Your instructions ::
Put every line of the records below into a numbered list, skipping the blank lines. Leave the pictures out of your answer.
· · · · · · ·
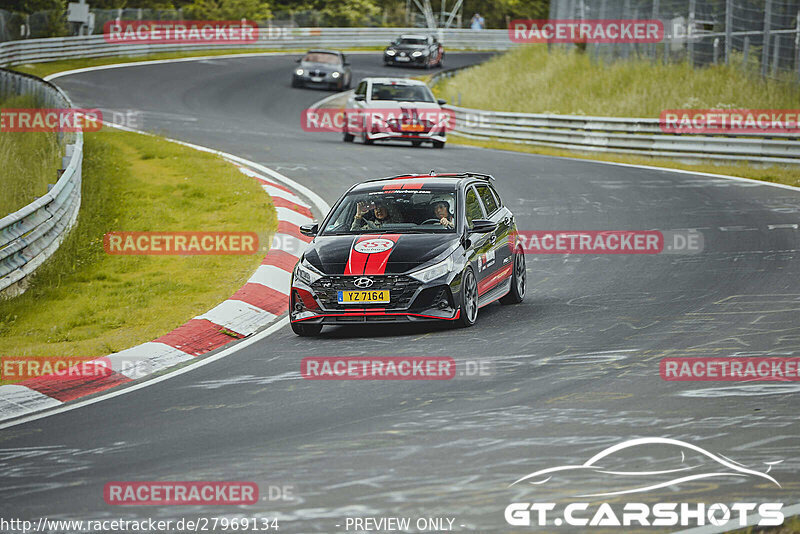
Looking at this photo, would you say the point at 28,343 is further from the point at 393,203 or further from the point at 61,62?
the point at 61,62

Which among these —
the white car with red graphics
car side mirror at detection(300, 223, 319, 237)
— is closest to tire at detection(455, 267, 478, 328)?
car side mirror at detection(300, 223, 319, 237)

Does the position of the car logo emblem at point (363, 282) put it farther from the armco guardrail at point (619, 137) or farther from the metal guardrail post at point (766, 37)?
· · · · · · ·
Problem solution ::
1. Looking at this photo, would you say the point at 28,343 is further from the point at 393,203 or further from the point at 61,62?
2. the point at 61,62
3. Which among these —
4. the white car with red graphics
5. car side mirror at detection(300, 223, 319, 237)
6. — is closest to tire at detection(455, 267, 478, 328)?
7. car side mirror at detection(300, 223, 319, 237)
8. Does the position of the car logo emblem at point (363, 282) put it farther from the armco guardrail at point (619, 137) or farther from the metal guardrail post at point (766, 37)?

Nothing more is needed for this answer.